By Вen Li
I cringe every time I hear the phrase “You’ve got mail.” Not because I fear getting angry letters from readers or stupid virus-laden Flash forwards from people who think aol is the Internet, but because the expanded phrase “You have got mail” is broken.
People asking me to "instant messenge" them provoke a similar reaction. What exactly does "messenge" mean? Just because some market-droid made an actor say it on tv does not make it a word. Taking simple perversions like these for granted may be the first step on a slippery slope towards unintelligible communications.
I don’t think contractions like "stfu" (shut the fuck up) and "rtfm" (read the fine manual) should be eliminated–they certainly are efficient in conveying specific meanings–but we should not accept such linguistic innovations lightly. As much as the Internet is a democratizing force, it is also one that can change a language very quickly.
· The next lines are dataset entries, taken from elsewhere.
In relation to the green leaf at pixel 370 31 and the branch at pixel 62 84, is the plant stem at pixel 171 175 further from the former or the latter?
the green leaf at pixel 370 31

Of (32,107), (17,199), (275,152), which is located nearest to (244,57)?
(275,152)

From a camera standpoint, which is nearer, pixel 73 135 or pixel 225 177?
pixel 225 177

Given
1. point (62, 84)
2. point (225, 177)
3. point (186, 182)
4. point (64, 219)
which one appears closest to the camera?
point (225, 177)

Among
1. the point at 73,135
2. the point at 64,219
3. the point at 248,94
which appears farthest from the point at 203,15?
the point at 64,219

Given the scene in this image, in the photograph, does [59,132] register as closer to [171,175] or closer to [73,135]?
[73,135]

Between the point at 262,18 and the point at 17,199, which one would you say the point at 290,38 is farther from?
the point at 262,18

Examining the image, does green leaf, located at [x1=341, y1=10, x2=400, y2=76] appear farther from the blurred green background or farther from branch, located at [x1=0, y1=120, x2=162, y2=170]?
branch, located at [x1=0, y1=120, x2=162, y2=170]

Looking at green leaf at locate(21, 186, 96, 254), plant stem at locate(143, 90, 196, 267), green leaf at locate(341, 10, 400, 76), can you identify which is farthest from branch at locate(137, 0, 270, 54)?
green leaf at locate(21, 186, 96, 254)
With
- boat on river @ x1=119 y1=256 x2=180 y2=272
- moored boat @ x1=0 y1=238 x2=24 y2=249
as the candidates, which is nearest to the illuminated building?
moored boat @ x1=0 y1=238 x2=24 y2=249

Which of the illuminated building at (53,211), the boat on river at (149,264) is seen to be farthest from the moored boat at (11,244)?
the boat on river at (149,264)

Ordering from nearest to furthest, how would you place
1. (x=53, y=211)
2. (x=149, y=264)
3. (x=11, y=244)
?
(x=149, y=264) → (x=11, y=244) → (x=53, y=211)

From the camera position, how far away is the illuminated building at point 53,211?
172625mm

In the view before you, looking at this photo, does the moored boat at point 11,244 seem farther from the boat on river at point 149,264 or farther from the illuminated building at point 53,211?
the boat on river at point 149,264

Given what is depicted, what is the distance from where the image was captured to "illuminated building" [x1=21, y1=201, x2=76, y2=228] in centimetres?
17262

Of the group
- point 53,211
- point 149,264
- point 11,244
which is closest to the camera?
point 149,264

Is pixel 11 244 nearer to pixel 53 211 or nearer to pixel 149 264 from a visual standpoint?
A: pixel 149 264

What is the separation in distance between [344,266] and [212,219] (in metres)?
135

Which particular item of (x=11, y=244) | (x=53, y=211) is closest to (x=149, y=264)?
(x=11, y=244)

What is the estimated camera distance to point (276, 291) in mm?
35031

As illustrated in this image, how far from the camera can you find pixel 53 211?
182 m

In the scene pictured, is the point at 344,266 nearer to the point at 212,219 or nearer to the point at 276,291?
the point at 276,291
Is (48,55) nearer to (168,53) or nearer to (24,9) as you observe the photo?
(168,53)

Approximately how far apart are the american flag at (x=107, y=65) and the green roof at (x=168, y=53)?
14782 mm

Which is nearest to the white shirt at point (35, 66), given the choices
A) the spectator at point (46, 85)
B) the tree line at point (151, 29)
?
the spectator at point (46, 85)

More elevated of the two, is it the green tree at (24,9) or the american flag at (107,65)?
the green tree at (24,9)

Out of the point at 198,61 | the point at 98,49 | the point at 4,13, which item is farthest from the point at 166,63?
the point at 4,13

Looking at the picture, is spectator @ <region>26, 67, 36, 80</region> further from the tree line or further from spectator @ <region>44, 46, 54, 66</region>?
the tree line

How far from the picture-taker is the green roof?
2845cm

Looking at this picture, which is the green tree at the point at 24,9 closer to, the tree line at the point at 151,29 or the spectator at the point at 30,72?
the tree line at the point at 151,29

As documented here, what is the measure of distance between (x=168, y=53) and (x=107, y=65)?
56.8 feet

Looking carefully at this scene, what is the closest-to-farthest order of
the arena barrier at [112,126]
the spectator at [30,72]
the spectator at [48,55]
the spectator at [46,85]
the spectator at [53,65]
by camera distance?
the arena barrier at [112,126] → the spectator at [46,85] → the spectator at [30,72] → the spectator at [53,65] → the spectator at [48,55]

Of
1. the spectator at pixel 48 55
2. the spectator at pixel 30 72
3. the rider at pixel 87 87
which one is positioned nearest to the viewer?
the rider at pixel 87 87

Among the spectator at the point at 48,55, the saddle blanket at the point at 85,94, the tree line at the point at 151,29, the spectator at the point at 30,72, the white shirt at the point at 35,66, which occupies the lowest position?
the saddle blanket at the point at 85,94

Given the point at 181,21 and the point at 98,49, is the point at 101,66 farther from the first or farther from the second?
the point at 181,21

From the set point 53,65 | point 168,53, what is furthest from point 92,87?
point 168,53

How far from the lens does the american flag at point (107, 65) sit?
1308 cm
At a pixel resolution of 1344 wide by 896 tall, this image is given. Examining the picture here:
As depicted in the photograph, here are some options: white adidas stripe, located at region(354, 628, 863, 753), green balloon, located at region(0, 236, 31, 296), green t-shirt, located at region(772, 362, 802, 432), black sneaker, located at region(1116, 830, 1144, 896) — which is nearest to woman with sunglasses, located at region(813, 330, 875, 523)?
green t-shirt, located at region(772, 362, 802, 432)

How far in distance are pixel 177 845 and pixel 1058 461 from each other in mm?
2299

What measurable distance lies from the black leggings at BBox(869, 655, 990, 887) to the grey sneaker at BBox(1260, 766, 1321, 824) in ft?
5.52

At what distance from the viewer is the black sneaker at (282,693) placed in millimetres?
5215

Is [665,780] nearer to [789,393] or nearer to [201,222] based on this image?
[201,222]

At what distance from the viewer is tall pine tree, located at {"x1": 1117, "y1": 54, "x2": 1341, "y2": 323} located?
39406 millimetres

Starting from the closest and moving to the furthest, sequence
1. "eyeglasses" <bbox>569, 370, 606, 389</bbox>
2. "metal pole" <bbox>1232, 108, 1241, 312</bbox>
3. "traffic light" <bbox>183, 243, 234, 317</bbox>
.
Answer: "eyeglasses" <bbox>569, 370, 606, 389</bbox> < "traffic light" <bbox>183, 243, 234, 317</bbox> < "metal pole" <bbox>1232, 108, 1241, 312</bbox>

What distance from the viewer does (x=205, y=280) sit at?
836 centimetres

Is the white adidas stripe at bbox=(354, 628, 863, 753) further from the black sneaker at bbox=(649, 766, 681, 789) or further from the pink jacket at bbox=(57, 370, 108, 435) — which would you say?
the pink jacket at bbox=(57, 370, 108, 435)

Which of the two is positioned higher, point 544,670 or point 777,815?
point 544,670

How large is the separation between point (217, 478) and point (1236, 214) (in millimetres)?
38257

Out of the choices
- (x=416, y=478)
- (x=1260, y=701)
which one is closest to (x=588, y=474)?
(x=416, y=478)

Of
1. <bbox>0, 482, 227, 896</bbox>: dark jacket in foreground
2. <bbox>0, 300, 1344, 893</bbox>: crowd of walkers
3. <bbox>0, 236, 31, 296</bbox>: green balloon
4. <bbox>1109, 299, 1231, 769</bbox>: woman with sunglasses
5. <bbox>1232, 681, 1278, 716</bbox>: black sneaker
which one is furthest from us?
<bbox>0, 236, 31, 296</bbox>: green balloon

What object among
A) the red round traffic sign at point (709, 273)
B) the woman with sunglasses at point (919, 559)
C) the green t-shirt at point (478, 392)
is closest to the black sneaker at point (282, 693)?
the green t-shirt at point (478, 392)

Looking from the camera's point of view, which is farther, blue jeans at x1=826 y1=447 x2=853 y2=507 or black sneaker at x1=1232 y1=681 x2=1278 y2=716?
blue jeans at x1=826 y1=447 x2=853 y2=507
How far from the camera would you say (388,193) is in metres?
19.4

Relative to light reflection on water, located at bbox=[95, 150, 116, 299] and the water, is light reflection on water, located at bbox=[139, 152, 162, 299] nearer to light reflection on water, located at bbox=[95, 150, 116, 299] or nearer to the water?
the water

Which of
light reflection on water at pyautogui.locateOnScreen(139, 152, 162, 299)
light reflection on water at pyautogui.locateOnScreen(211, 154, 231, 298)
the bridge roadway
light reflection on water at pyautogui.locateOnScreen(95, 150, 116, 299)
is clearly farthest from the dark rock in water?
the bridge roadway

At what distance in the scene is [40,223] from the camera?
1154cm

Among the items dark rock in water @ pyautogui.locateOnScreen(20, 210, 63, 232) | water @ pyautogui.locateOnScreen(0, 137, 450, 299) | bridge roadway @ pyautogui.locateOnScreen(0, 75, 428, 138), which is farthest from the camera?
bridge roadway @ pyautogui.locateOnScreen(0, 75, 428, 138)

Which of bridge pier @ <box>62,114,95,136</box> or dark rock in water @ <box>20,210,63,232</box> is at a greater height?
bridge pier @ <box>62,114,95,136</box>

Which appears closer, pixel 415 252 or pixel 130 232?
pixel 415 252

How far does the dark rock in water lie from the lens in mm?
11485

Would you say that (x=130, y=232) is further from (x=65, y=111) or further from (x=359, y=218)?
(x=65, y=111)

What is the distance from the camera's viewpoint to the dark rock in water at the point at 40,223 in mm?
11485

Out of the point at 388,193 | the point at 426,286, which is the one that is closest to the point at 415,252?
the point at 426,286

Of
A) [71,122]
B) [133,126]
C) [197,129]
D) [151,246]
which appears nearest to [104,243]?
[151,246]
The phenomena of using clipped English is rooted in earlier times when on-line connections were slow and every character typed was costly to deliver. When 1200-baud modems were in common use, having entire conversations using abbreviations could be justified by the savings in communications costs. However, saying "thx 4 joke roflmaopp jk" (thanks for the joke, rolling on floor laughing my ass off, pissing my pants, just kidding) using today’s world of broadband connections is out of place outside pagers and text-messaging. Wordage involving weird punctuation isn’t even faster to type.
On the English-speaking portion of the Internet at least, near-instant communication has somehow translated into near-instant communication of stuff people wouldn’t bother communicating if you had to waste paper on it. If e-mail wasn’t free how many people would pass along badly-written spam offering free stuff or chain letters that promise to deliver evil if you don’t forward them to every one of your friends. Worse still, people sign such crap with "luv" to appear cool or save an entire character.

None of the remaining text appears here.